TASK INSTRUCTIONS -
Count the lines below that contain the word "ground" and reply with that number alone.

PROVIDED DATA -
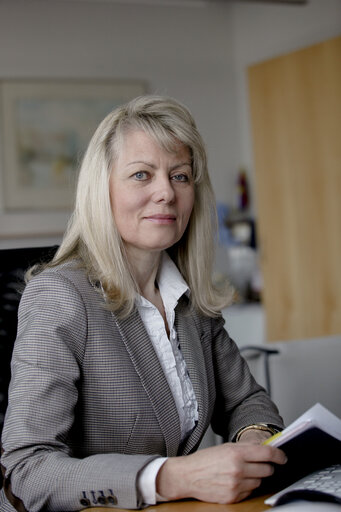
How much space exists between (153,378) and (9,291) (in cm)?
41

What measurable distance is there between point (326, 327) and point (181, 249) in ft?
8.11


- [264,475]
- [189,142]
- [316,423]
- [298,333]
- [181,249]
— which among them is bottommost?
[298,333]

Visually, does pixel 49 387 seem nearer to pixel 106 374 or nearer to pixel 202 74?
pixel 106 374

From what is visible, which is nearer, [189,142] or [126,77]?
[189,142]

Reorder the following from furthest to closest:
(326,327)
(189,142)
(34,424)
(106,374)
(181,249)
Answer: (326,327)
(181,249)
(189,142)
(106,374)
(34,424)

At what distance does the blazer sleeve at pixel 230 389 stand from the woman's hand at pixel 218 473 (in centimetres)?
47

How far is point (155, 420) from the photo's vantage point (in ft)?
4.48

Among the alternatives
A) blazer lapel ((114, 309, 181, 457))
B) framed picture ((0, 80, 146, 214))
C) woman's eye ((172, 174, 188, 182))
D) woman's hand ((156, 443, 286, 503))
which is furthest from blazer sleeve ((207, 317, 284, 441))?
framed picture ((0, 80, 146, 214))

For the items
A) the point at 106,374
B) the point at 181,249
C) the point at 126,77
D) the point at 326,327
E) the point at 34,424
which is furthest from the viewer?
the point at 126,77

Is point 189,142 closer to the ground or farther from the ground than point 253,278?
farther from the ground

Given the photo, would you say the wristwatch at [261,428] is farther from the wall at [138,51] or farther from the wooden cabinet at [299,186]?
the wall at [138,51]

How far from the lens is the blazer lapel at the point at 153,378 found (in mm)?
1367

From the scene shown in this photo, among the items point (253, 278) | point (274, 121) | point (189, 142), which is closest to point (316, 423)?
point (189, 142)

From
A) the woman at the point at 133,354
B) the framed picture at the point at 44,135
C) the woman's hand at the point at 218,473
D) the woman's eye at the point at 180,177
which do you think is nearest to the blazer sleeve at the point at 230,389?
the woman at the point at 133,354
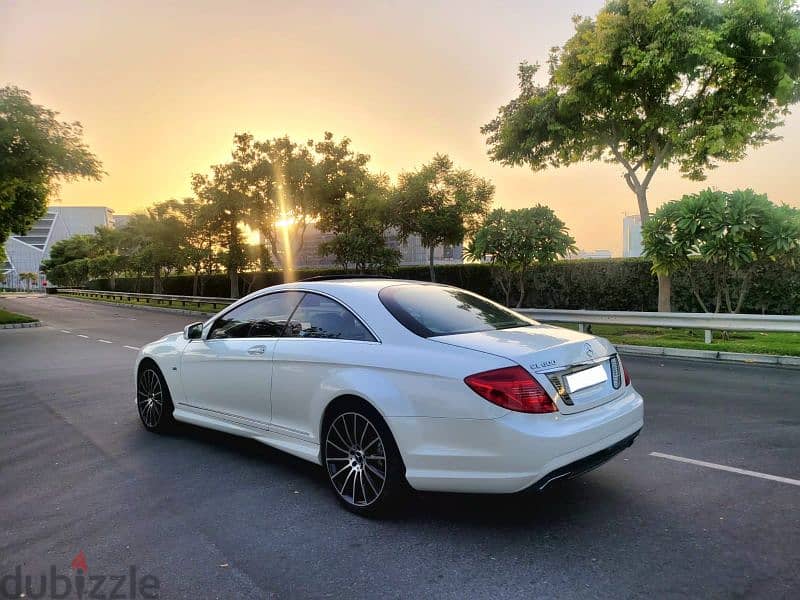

PROBLEM SOLUTION -
2